You might think that Trump is certain to go down to crushing defeat this November in the U.S. presidential election.
Maybe so. That’s what the polls suggest. It’s what common sense would suggest, when you run a spray-tanned racist baboon as your leader.
But I still worry. Anything could happen. A terrorist attack, a sudden economic downturn, a more serious Clinton scandal than the private email server thing.
So Hillary Clinton needs to run like she’s 10 points behind. She needs to hammer Trump (at least on the days when he’s not busily shooting himself in the foot).
And she needs to take tips from one of Canada’s canniest living politicians – Stephen Harper.

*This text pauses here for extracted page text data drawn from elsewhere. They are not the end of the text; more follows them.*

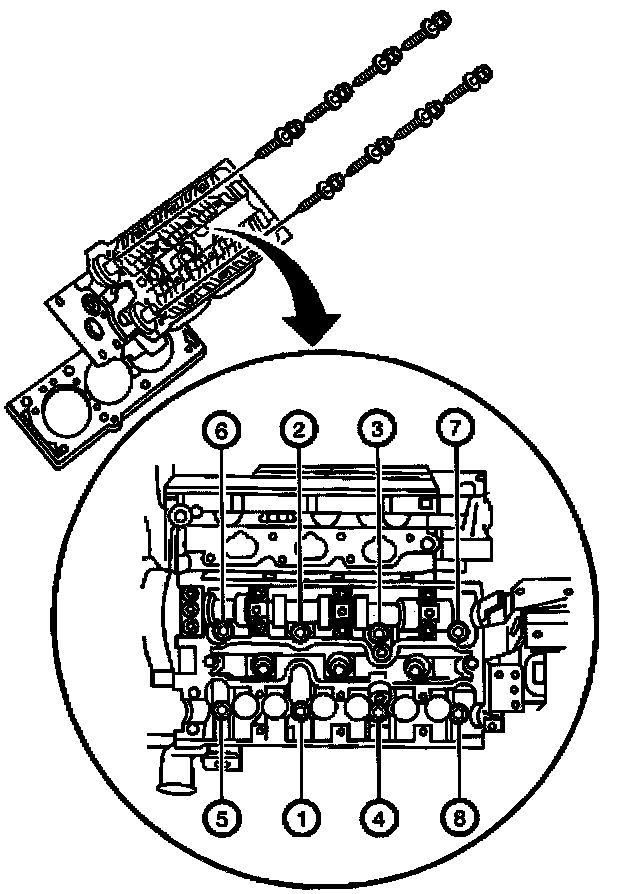 6 2 3 7

5 1 4 8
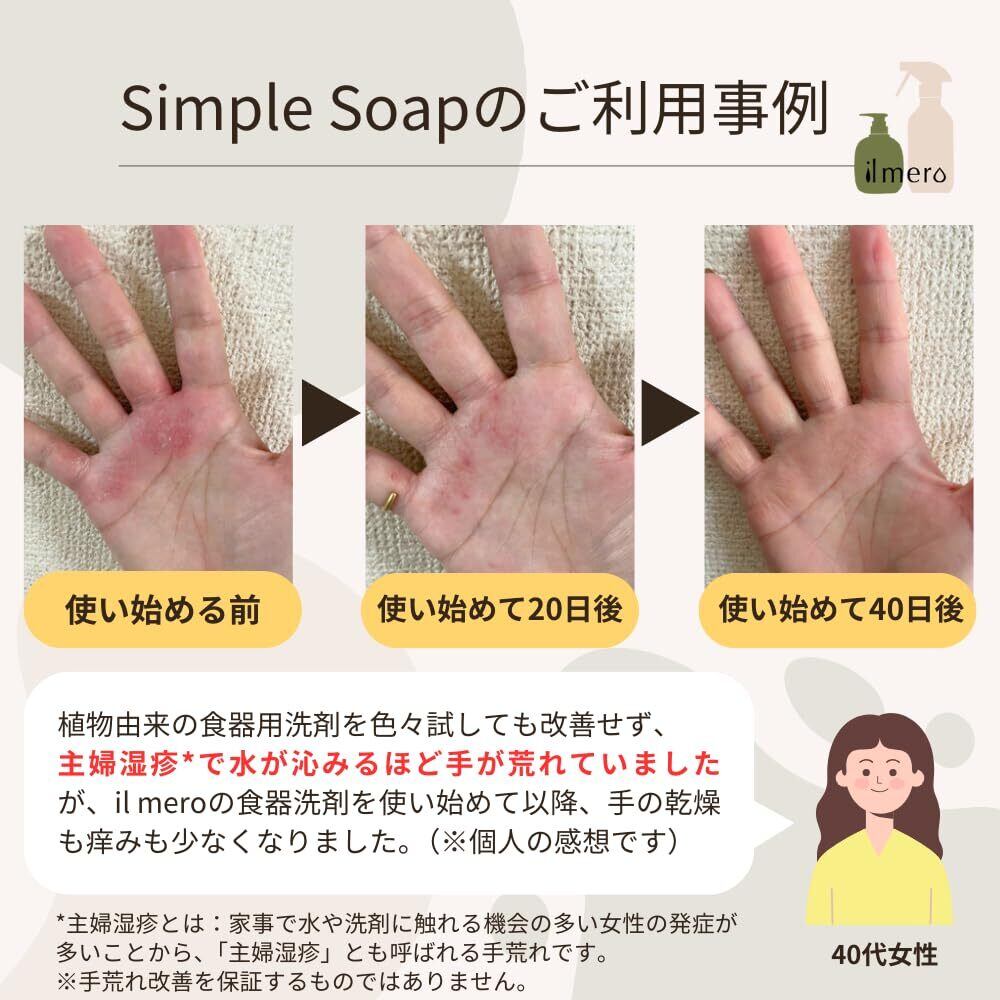 Simple Soapのご利用事例

il mero

使い始める前

使い始めて20日後

使い始めて40日後

植物由来の食器用洗剤を色々試しても改善せず、主婦湿疹*で水が沁みるほど手が荒れていましたが、il meroの食器洗剤を使い始めて以降、手の乾燥も痒みも少なくなりました。（※個人の感想です）

40代女性

*主婦湿疹とは：家事で水や洗剤に触れる機会の多い女性の発症が多いことから、「主婦湿疹」とも呼ばれる手荒れです。
※手荒れ改善を保証するものではありません。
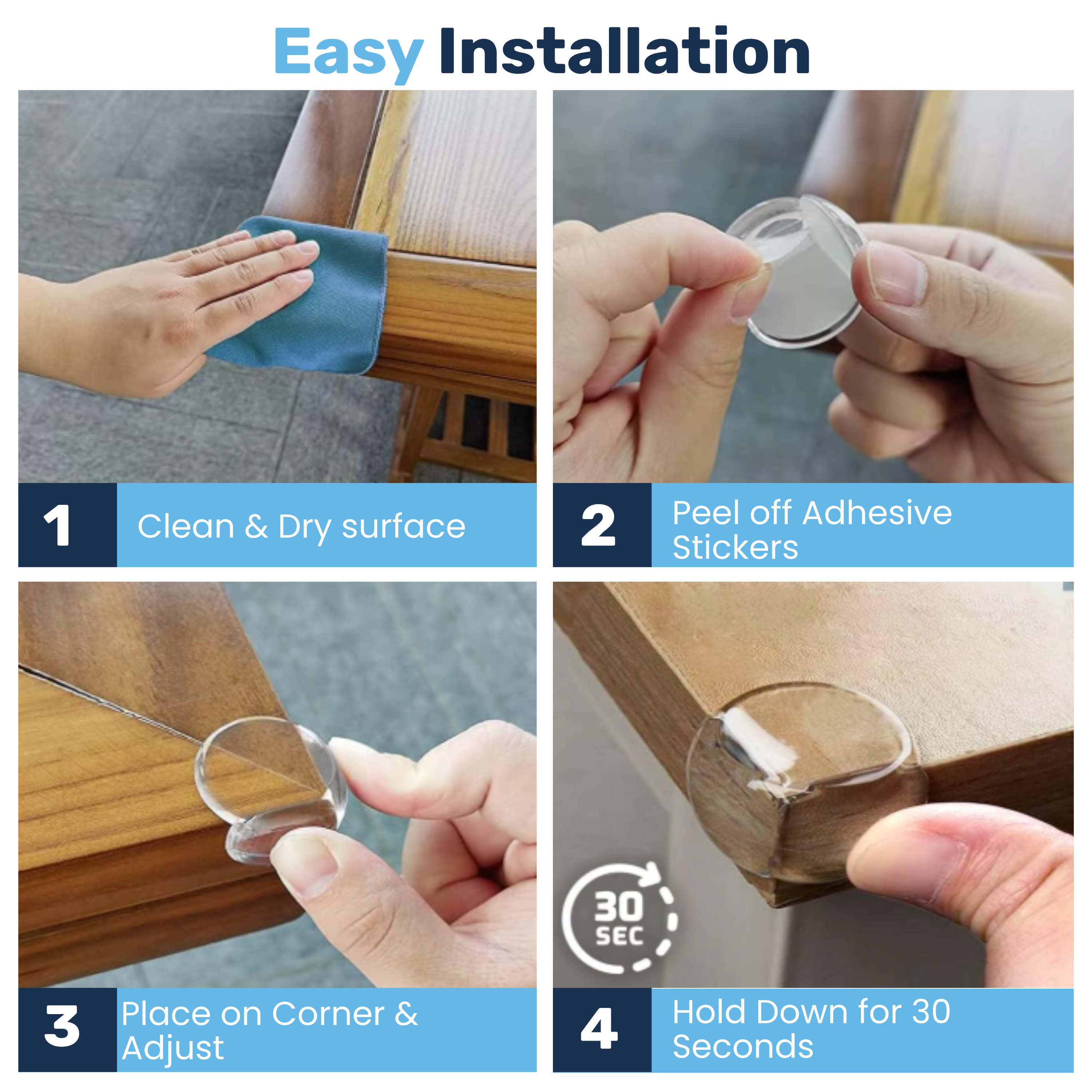 Easy Installation

1 Clean & Dry surface

2 Peel off Adhesive Stickers

3 Place on Corner & Adjust

30 SEC

4 Hold Down for 30 Seconds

Seriously. Harper never had a high level of personal popularity. Unlike Pierre Trudeau, Brian Mulroney, or Jean Chretien, who each had their own flavour of charisma, Harper was just kind of… there. He was clearly a smart guy, but he wasn’t going to whip up crowds into a frenzy.
So he went on the attack.
Stéphane Dion was the Liberal leader in 2008. He was hit by political drive-bys that painted him as a ditherer, as someone incapable of making tough decisions. “Not a leader” was the tagline.
Michael Ignatieff was “just visiting.” The Tories beat him up as an outsider who hadn’t lived in Canada in 30 years.
They tried something similar with Justin Trudeau, painting him as young, naive, and not ready to govern.
It obviously didn’t work too well. But two out of three ain’t bad, in politics.
Clinton’s people have been showing a glimmer of this strategy in recent weeks, dubbing Trump “temperamentally unfit” to be president.
It’s not bad, but doesn’t have the punch of “not a leader” or “just visiting.”
The most difficult thing with Trump is picking a message that tries to cover several of his multiple issues. Do you attack his failed businesses, his ignorance of policy, or his abusive personal style?
The most famous example of framing in U.S. political history didn’t even use the candidate’s name. Lyndon Johnson’s infamous “Daisy” ad juxtaposed a small child with a nuclear blast. “The stakes are too high for you to stay at home,” it ended, implying that Barry Goldwater was a dangerous nut.
Actually, maybe Clinton should just run those ads unchanged.